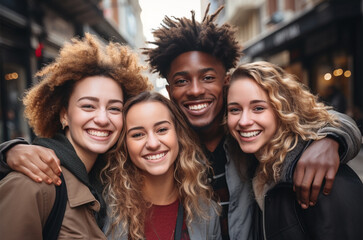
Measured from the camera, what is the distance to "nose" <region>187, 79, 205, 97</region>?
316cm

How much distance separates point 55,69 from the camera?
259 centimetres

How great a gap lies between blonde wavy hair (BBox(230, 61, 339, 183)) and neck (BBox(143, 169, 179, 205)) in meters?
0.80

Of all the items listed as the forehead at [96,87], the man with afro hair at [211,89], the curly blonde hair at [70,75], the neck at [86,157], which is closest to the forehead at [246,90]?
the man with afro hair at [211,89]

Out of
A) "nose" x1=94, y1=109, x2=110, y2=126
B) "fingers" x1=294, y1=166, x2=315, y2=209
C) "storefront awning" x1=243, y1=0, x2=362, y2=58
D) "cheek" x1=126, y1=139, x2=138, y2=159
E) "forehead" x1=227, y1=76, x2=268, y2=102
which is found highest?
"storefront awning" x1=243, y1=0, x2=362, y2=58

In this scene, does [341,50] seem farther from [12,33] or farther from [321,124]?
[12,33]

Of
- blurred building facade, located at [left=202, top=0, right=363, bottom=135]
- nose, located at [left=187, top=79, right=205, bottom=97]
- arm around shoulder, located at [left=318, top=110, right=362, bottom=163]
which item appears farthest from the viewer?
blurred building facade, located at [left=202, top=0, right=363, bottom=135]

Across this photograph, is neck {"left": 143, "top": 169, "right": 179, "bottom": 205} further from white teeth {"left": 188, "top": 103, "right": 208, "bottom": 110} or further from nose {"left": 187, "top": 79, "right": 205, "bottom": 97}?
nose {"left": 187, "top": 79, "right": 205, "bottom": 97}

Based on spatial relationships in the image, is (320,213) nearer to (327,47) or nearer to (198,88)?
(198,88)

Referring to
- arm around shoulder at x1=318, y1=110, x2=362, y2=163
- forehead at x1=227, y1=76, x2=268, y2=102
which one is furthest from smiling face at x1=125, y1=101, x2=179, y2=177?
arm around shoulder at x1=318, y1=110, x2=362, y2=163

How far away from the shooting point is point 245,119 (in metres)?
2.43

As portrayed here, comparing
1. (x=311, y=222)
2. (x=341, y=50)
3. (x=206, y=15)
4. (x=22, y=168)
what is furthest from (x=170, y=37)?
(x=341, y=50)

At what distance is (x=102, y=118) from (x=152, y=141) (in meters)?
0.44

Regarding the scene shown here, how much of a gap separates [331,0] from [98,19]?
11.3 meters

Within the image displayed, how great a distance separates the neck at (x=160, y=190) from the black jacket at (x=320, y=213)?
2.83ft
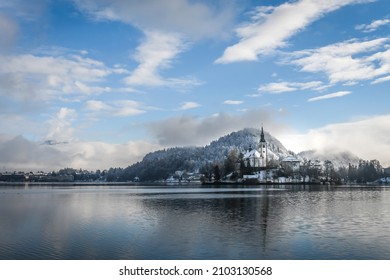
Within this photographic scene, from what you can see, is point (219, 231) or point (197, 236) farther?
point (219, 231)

* * * *

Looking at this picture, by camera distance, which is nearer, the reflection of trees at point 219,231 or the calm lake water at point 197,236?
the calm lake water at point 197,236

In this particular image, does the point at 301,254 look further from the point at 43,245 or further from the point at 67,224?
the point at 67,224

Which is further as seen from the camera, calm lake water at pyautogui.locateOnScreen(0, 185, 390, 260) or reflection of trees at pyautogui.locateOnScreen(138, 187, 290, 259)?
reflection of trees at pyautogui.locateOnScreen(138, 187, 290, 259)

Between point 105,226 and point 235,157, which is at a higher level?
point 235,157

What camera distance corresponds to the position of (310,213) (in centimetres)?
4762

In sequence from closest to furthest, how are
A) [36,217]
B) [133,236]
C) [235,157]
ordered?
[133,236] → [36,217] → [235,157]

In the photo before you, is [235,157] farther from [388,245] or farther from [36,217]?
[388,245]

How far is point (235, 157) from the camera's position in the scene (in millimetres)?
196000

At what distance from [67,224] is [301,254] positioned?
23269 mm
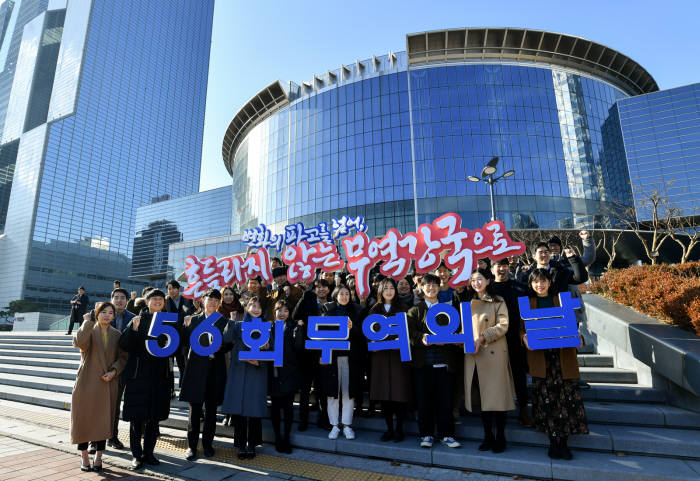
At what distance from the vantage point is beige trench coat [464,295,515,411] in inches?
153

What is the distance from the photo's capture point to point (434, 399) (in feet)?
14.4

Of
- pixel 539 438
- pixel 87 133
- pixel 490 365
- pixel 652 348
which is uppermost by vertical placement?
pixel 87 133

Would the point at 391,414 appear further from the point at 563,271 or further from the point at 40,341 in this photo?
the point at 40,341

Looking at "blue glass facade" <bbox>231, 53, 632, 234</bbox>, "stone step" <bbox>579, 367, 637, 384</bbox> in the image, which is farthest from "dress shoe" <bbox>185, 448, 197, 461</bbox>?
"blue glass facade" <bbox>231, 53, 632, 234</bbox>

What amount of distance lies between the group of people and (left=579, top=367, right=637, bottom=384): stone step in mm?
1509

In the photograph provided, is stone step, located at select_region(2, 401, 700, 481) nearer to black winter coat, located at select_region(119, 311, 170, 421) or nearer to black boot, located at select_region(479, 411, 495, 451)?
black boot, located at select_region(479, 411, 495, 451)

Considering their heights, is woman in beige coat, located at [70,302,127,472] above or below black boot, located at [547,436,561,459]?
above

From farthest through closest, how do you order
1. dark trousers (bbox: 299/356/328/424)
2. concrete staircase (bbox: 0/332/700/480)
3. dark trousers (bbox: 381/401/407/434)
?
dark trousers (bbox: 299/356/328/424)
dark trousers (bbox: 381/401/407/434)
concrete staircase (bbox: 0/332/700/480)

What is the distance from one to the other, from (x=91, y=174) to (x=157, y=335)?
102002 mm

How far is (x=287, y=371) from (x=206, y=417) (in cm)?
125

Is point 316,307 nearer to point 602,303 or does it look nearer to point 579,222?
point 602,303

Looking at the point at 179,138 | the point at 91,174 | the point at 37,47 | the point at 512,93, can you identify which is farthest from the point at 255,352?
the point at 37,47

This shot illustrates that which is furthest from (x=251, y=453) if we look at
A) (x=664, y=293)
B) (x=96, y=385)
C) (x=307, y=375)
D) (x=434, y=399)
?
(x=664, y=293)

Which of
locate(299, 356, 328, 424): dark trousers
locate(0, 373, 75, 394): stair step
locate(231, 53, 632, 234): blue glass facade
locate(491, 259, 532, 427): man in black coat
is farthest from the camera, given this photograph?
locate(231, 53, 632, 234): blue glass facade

* * * *

Which lines in the rows above contain the word "trees"? Select each one and copy it out in full.

SOLUTION TO THE EXERCISE:
Looking at this picture, by camera distance, which is nearer, the reflection of trees at point 219,231 or the calm lake water at point 197,236?
Which is further as seen from the camera, calm lake water at pyautogui.locateOnScreen(0, 185, 390, 260) or reflection of trees at pyautogui.locateOnScreen(138, 187, 290, 259)?
reflection of trees at pyautogui.locateOnScreen(138, 187, 290, 259)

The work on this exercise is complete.